Disruption starts with me (and alot of listening)

If you and I went to the movies together, there is no guarantee we would come out feeling the same way. You may feel delighted, uplifted and like life is great — I may come out feeling worthless, depressed with the weight of the world on my shoulder. It would have nothing to do with the plot, but everything to do with our origin stories.
When I was chatting to Miri Rodriguez a couple of months ago she used this example to show me that it doesn’t matter what/who you watch or who you listen to, it’s the stories that you bring from your life that create the lens you process other people’s stories through. Someone speaks and you interpret. It happens naturally, like breathing air.
Unless we disrupt ourselves.
Now, more than ever, in the wake of the killing of George Floyd I am aware of my need to disrupt my White-man middle-class lens — so I can see and hear the things I simply didn’t see and hear because I never experienced them. The disruption solution for me? — to listen.
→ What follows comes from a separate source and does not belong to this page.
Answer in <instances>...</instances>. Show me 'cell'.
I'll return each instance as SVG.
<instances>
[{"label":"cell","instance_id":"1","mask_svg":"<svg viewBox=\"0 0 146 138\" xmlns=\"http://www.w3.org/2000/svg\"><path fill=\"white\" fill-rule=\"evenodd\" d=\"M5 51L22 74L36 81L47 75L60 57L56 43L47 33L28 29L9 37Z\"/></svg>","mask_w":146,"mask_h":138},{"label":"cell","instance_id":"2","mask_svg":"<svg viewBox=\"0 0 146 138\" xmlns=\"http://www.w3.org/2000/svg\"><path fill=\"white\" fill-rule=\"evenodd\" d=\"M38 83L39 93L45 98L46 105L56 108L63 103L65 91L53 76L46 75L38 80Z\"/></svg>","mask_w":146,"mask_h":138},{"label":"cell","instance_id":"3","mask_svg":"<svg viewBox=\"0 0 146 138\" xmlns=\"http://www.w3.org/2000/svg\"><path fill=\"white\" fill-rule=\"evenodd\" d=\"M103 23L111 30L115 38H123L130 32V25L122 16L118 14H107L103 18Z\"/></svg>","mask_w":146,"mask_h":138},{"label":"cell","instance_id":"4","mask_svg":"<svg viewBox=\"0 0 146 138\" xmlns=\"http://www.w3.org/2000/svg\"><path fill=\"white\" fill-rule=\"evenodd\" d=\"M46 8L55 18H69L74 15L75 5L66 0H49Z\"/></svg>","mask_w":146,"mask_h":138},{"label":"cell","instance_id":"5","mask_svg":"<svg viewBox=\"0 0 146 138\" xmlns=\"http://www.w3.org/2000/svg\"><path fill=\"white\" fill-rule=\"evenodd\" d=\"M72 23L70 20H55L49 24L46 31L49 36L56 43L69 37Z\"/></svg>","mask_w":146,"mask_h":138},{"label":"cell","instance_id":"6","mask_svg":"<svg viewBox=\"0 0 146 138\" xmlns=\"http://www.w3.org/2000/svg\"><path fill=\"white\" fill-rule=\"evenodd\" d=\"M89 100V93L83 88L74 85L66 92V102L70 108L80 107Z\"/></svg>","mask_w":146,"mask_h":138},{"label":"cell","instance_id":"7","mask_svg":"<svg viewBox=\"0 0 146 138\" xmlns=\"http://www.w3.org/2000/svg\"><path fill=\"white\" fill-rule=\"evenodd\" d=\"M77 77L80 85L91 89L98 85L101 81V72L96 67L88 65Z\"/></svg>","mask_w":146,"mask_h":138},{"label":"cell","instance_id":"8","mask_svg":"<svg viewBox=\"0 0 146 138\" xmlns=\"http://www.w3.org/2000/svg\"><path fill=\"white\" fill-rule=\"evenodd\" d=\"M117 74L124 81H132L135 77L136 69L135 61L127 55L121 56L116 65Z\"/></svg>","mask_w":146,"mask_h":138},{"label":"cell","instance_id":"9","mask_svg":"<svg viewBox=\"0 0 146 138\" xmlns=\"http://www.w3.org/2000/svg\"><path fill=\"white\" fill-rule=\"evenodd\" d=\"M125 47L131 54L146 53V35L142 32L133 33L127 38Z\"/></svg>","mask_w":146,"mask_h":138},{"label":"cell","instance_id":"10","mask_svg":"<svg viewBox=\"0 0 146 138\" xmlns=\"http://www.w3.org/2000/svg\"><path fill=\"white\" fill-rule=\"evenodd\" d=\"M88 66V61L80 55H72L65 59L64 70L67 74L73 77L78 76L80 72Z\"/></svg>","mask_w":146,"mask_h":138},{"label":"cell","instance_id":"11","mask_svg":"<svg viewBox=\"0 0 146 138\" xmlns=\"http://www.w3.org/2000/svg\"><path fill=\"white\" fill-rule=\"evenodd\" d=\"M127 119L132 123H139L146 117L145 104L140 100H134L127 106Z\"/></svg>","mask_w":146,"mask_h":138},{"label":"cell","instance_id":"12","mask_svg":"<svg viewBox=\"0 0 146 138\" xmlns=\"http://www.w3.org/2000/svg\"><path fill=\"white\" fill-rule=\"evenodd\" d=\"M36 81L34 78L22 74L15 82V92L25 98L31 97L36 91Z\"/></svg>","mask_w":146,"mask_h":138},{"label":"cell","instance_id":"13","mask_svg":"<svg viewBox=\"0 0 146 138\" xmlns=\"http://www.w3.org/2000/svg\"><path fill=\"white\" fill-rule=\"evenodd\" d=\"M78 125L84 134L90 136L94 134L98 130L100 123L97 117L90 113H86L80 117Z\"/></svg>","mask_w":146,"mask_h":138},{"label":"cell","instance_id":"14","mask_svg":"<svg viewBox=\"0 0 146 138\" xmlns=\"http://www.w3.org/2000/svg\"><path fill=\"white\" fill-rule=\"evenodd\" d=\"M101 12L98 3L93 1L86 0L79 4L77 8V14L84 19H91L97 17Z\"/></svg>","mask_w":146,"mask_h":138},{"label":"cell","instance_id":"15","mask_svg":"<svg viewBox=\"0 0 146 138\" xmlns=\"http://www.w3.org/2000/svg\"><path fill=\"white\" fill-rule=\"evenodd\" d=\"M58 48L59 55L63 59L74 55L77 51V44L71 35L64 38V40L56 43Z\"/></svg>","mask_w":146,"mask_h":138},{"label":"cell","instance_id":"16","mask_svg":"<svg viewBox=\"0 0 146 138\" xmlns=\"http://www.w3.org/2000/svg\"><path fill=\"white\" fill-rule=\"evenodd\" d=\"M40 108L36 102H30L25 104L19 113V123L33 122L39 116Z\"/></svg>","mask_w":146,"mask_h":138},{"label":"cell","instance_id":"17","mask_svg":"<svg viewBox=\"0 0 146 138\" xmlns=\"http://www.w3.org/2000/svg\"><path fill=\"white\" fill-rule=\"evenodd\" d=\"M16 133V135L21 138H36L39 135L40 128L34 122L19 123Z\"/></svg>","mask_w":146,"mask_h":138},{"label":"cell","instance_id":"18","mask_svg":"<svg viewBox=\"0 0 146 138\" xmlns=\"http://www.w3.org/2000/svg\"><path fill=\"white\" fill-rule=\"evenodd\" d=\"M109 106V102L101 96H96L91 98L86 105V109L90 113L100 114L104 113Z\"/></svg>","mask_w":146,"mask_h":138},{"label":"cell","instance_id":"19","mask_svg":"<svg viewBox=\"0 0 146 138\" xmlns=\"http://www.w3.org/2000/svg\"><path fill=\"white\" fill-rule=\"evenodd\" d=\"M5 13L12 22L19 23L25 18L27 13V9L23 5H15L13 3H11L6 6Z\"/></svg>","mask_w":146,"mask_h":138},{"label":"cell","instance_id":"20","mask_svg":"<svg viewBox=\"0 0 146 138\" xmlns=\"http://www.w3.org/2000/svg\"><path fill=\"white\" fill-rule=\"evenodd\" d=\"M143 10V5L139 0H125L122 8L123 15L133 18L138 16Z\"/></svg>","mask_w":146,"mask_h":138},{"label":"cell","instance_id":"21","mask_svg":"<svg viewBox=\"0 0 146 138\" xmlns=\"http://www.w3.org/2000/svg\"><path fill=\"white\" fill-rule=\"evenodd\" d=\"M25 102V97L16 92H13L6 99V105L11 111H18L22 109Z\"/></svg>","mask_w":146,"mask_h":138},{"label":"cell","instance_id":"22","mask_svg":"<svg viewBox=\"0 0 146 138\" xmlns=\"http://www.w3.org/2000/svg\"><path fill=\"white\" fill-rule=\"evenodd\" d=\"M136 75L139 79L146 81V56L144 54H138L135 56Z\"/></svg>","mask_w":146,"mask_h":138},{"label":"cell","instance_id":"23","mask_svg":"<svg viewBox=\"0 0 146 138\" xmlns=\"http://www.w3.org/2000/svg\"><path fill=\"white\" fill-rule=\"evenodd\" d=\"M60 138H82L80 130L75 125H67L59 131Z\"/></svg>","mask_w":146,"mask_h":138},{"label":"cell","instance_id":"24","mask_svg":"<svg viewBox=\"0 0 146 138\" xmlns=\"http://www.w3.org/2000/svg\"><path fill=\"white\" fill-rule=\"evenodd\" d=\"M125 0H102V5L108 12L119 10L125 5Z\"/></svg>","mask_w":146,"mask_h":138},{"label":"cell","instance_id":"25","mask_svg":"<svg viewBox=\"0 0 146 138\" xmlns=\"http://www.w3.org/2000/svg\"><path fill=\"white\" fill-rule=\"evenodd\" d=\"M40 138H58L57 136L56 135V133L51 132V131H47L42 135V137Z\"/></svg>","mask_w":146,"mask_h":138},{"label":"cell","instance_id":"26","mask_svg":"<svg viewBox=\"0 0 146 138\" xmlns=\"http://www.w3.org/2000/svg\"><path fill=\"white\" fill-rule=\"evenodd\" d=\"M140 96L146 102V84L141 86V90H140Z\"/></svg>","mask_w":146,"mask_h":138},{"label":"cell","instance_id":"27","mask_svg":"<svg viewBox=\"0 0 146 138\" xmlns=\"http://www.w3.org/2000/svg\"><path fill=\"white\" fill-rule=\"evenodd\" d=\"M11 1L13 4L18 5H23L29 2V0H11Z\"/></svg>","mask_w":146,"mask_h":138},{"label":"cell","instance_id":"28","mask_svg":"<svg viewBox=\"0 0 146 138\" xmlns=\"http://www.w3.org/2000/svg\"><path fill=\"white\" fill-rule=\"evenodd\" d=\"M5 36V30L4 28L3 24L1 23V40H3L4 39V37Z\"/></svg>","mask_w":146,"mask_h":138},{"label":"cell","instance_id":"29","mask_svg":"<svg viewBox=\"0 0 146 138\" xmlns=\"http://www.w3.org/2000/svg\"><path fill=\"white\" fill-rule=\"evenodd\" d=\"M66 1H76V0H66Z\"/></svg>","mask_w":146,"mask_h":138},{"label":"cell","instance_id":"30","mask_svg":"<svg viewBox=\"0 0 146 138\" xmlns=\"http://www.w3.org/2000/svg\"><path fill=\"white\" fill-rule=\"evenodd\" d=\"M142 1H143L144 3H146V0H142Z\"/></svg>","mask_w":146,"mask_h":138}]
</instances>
But this need for disruption goes way back, before the riots and protests, before Covid19, before we could even learn to speak or walk. We have always been living out of our origin stories — taking on the “normal” view from what our world and our family gave us. Whether you were brought up in the aristocracy or brought up in a refugee camp the story you have lived speaks louder than the words that other people say to you. So how do we disrupt ourselves, give the best of ourselves to our friends, enemies, clients, co-workers and find connection in all circumstances?
Steve Covey in his brilliant book “Seven habits of highly effective people” says that empathy is the ability to view the world through the other person’s lenses — not to agree with them, just to see it as they see it. Empathy is not agreement, but it is agreeing that the person in front of you has a story they need to tell. Satya Nadella mentions Empathy 53 times in his book “Hit Refresh”. It is not a nice idea — it is a reality that has propelled Microsoft, under his leadership, to stratospheric proportions. The company is excelling because he listens, then does the work.
So how do we listen and then do the work? Here are some quick thoughts on how to get out of our heads, to disrupt our origin stories to be able to focus on the other. This is all from Steve Covey’s fifth habit “Seek first to understand”. I call it TAPE.
1) Create Time. Time is a precious commodity nowadays and nobody seems to have it. What if you took 15 minutes to really listen to somebody, to ignore the emails that come flying in, the whattsapp notifications, the calendar reminders? What if you said to yourself “I will aim to give every one of these 15 minutes to the person in front of me”? It is an attitude that will affect how you then handle the distractions.
2) Allow Psychological Air. Just as we need physical air to survive we need psychological air. By allowing the person to speak, not interrupting, holding back a little bit before you speak, encouraging them to keep going, allowing space it will make a huge difference. If it helps, imagine that you are giving them the opportunity to breathe air. It is an act of the will for me to not speak, to be silent, to show with my body and face that I am here to give someone air, but every time I do it I can see the person in front of me relax. They know they won’t be interrupted, they can breathe.
3) Playback. This transformed my marriage, parenting, friendships and business. The only way to ensure that you have heard correctly what the person has said, to not get lost in your origin story, is to play it back. Not word for word, not like a parrot, but the overall message of what you are hearing. And playback is NOT playback with a little bit of interpretation and judgement. No, playback is just that — play it back and ask — does that sound right? People will let you know if you heard right. It always deepens the conversation.
4) With Empathy. As you playback, bring empathy. If they had a tough weekend and couldn’t get to their mum because their car stopped work, say “So you tried to see your Mum but your car broke down and you were trapped indoors again. That sounds really relaly disappointing”. I am not interpreting, I am sharing an emotion I imagine they may have felt. Empathy is great for conflict. If forces me to get out of my head and not react, it enables me to let the person know I understand the emotion they are feeling because of my actions and then it enables me to disagree, if I need to.
I have been doing a lot of TAPE over these past few weeks and it has been so helpful to hear stories, to listen, to ponder, to be able to respond. But honestly, I have been doing TAPE for years. It is the best way to understand humans, grow your business, stay present and be human. Why not try one of the four letters today. Then pick up another letter the next day and so on. Step change starts by taking steps. Message me and let me know your successes and your struggles. You don’t need to be perfect. You just need to be fully human.